_DOCUMENT SECTION_.
######
THE STORY OF THE CHURCH - PART 3, TOPIC 3

 

  1. Veneration and Invocation of Saints
    1. The earliest roots of this concept are during the persecutions. Martyrs and confessors gained spiritual authority by their status as sufferers for the faith. This authority sometimes exceeded or contradicted that of the bishops.
    2. Confessors gained the authority of interceding for those who had "lapsed" -- i.e. denied the faith under persecution. They could ask for the church to restore those who were under discipline.
    3. As martyrs died, it became a practice to build small shrines to them. One of these shrines has been excavated under St. Peter's in Rome and appears to be a serious contender for the actual tomb of Peter.
    4. The idea that confessors and martyrs could intercede for one in this life led to the belief that they could continue to do so after death. After all, their deaths were glorious and exceedingly pleased God, and now they were closer to God than ever.
  2. Mary
    1. We saw in our survey of art in the early class how Mary first appears as a common woman, and changes to a Goddess figure by the time of the Christian emperors.
    2. Mother of God controversy in Constantinople -- Nestorius and the monks. The term "God bearer" or "Mother of God" was popular in devotional usage, but Nestorius objected to it. Even though he took the wrong side ultimately in the Christological controversies, we may still appreciate his hesitancy. However, he was mightily opposed by the monks and the people, whose superstitions (not for the last time) outstripped the capability of theologians to keep up.
######
_DATASET_.
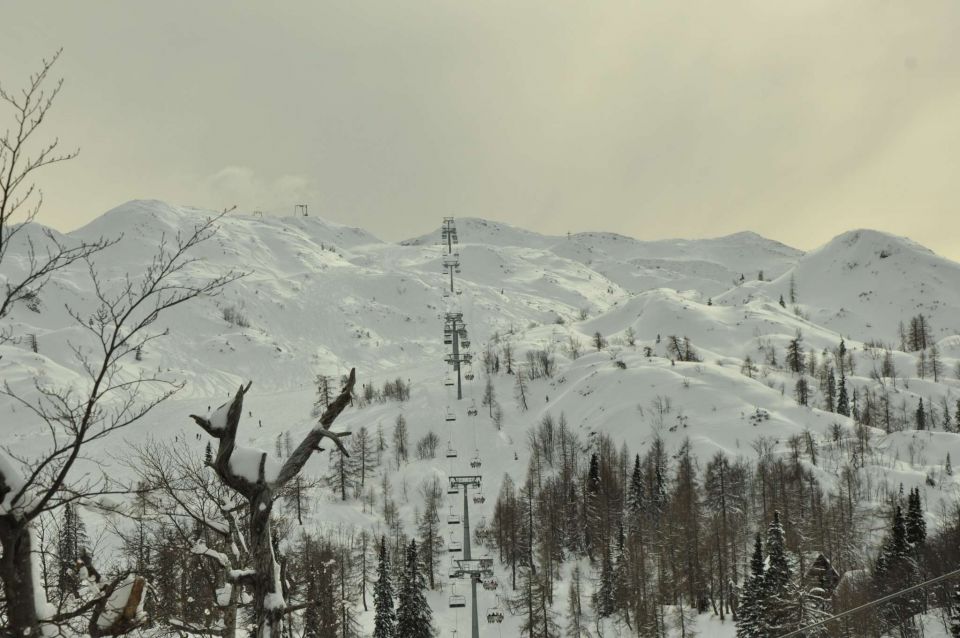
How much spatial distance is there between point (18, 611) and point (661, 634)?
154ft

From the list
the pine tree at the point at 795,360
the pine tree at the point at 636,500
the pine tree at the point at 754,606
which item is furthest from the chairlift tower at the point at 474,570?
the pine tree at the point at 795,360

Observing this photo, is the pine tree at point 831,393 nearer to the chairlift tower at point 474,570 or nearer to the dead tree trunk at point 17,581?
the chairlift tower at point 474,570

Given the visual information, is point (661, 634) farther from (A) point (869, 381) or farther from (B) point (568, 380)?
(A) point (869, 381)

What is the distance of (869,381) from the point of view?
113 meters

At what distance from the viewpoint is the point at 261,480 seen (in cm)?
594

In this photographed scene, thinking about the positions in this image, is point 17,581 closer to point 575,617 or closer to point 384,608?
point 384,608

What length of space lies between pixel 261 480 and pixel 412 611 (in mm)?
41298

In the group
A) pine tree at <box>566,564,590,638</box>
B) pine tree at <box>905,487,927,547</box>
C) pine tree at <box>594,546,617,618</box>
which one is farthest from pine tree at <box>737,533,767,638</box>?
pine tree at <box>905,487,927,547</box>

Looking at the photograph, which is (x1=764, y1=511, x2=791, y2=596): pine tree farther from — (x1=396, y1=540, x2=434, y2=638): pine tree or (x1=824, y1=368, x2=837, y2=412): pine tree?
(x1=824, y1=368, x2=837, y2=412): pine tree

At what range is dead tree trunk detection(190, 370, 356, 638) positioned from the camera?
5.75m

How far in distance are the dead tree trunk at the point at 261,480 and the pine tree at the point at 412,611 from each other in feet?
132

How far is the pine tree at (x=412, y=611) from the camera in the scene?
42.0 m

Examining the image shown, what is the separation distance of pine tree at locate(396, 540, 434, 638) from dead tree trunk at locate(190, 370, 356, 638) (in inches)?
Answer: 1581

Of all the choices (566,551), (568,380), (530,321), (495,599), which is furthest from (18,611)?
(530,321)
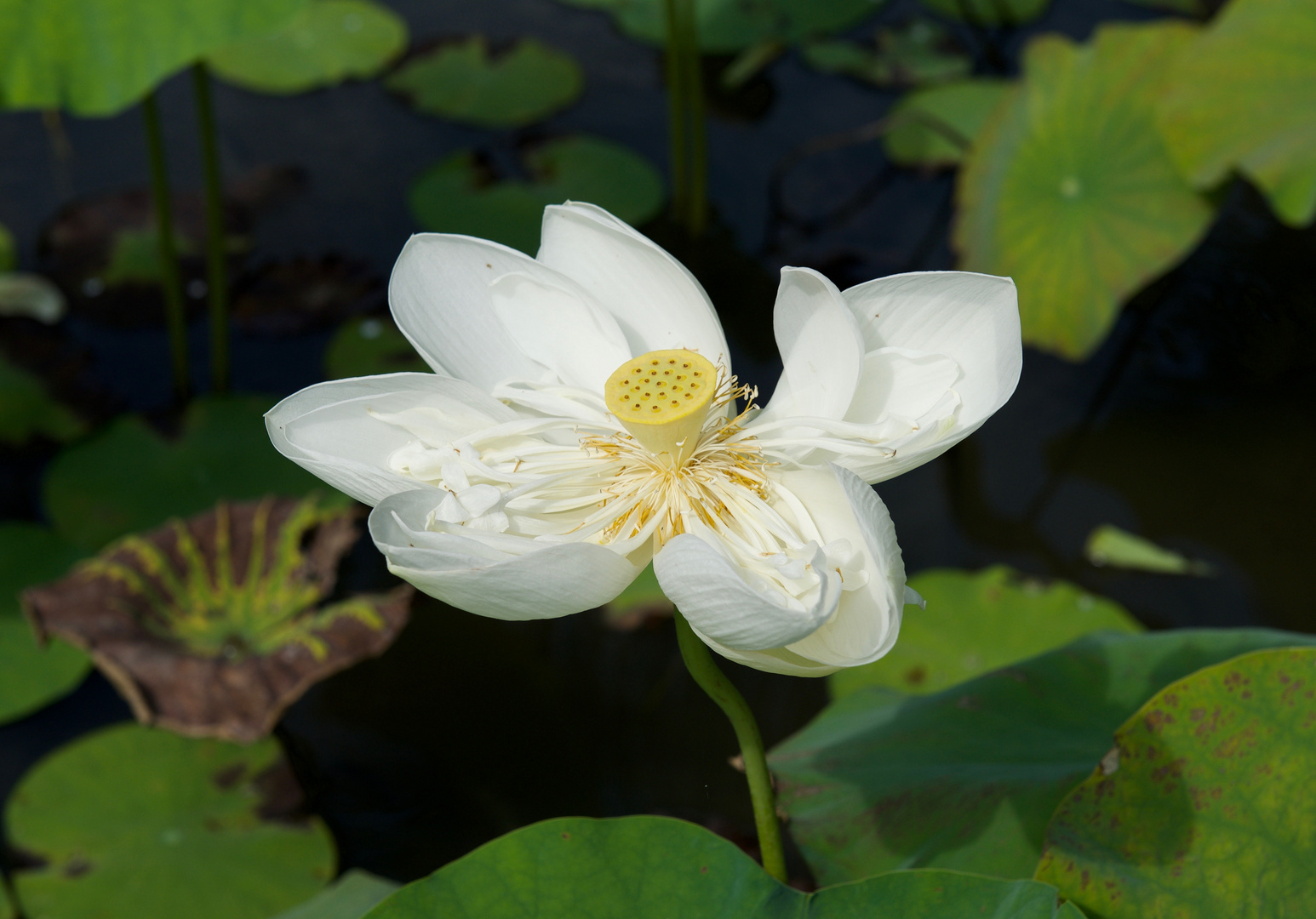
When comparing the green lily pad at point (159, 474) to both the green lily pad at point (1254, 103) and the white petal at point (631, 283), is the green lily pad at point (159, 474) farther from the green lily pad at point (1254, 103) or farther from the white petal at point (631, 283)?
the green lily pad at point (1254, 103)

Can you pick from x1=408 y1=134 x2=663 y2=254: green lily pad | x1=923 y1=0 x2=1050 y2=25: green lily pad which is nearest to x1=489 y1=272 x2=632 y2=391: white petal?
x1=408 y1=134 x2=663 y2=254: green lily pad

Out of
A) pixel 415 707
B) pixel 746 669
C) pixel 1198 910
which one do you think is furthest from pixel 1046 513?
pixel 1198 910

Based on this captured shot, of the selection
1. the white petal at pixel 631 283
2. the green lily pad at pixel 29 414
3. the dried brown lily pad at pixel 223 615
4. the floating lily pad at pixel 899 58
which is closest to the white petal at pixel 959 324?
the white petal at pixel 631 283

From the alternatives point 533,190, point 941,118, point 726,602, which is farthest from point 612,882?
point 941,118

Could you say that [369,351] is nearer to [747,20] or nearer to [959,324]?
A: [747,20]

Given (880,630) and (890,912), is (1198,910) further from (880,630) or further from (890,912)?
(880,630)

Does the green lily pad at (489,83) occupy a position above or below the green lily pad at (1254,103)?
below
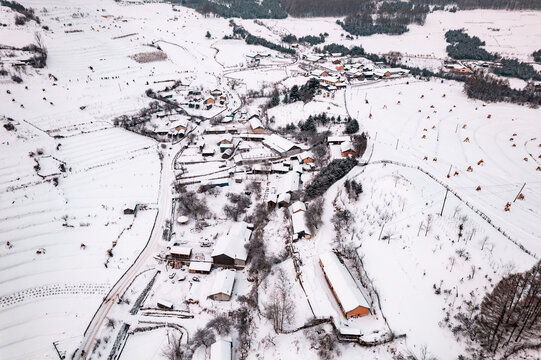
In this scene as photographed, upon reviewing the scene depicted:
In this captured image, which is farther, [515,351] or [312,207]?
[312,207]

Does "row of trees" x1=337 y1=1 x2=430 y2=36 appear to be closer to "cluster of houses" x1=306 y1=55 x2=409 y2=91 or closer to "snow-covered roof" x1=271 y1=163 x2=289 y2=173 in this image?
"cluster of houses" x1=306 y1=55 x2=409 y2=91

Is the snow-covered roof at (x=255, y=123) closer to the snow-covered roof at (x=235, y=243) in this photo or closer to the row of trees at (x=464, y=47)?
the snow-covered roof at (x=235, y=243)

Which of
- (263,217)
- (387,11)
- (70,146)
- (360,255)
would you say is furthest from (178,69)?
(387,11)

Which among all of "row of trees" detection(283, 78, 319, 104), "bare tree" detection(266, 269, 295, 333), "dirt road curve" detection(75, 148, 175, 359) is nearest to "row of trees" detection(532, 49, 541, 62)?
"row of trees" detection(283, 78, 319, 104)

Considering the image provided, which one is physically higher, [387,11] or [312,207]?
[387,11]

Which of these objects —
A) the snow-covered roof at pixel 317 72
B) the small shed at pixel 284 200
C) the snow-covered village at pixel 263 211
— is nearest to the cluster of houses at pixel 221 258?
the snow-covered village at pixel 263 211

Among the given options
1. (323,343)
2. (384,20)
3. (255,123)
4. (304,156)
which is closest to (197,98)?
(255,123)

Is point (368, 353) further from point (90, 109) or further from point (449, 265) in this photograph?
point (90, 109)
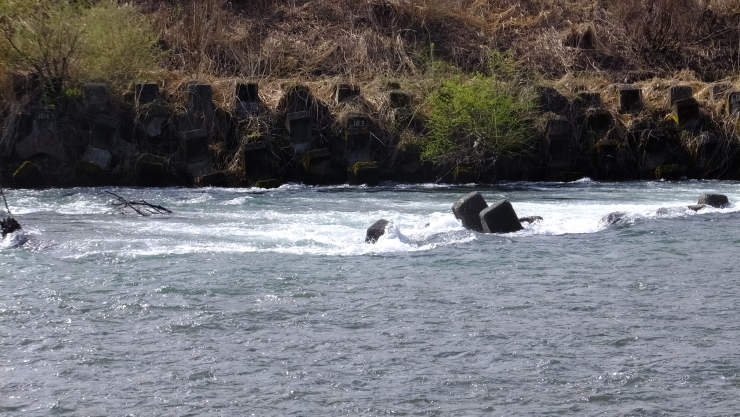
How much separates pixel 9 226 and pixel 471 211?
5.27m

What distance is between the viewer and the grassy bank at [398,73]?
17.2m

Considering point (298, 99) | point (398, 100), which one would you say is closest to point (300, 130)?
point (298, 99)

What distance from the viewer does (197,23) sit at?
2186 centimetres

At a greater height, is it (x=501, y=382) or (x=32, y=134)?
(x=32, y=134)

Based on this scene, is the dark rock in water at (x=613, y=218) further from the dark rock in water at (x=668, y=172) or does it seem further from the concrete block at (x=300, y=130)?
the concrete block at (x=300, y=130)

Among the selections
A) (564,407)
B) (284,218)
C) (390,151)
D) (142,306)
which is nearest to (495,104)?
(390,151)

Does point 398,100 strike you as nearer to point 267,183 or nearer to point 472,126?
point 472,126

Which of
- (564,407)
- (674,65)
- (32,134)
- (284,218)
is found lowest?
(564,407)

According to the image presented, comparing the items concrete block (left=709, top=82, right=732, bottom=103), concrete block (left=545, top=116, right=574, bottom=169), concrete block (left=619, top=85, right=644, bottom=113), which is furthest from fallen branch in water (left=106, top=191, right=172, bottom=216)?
######
_REQUIREMENT 1_.
Answer these questions from the church history outline, one per line:
(a) Where has a shrine been excavated that may be the actual tomb of Peter?
(b) What could confessors ask the church to do for people who had lapsed?
(c) Who opposed Nestorius when he objected to the term "Mother of God"?
_REQUIREMENT 2_.
Carry the church history outline forward from its final point, keeping its numbered form.

_EXERCISE ANSWER 1_.
(a) Under St. Peter's in Rome.
(b) Restore those who were under discipline.
(c) The monks and the people.

_EXERCISE ANSWER 2_.
    3. By the late 2nd century or soon afterward, it was also being supposed that Mary had remained a virgin all her life. The widespread popularity of celibacy or at least the suspicion that normal marriage was a lower form of Christian living, contributed to this view, even though there is flat contradiction of it in the Bible. ("his mother and his brothers," etc.)
    4. By Augustine's time it was also firmly believed that Mary had not actually been born with original sin. After all, how could Christ's mother have all these infirmities like normal people?
    5. Even though Aquinas taught differently, the theologian Duns Scotus in the 13th century systematized the doctrine of the Immaculate Conception, which teaches that Mary was actually conceived without original sin.
  3. Relics
    1. Remember the handkerchiefs carried from Paul to heal the sick? Imagine building an entire edifice of doctrine around such an idea, and you get some idea of relics.
    2. The question of martyrs and saints is intimately bound up in the idea of relics. Martyr's bodies were certainly treated with reverence and respect by their fellow Christians, and they were buried in whatever way could show the most honor to the martyr.
    3. However, by Constantine's time the superstition had again taken over, and we have such things as Constantine's mother Helena "discovering" the "true cross." Now relics didn't have to have any historical validity, but could be manufactured to order for credulous pilgrims and kings and any others who needed such crutches for their faith.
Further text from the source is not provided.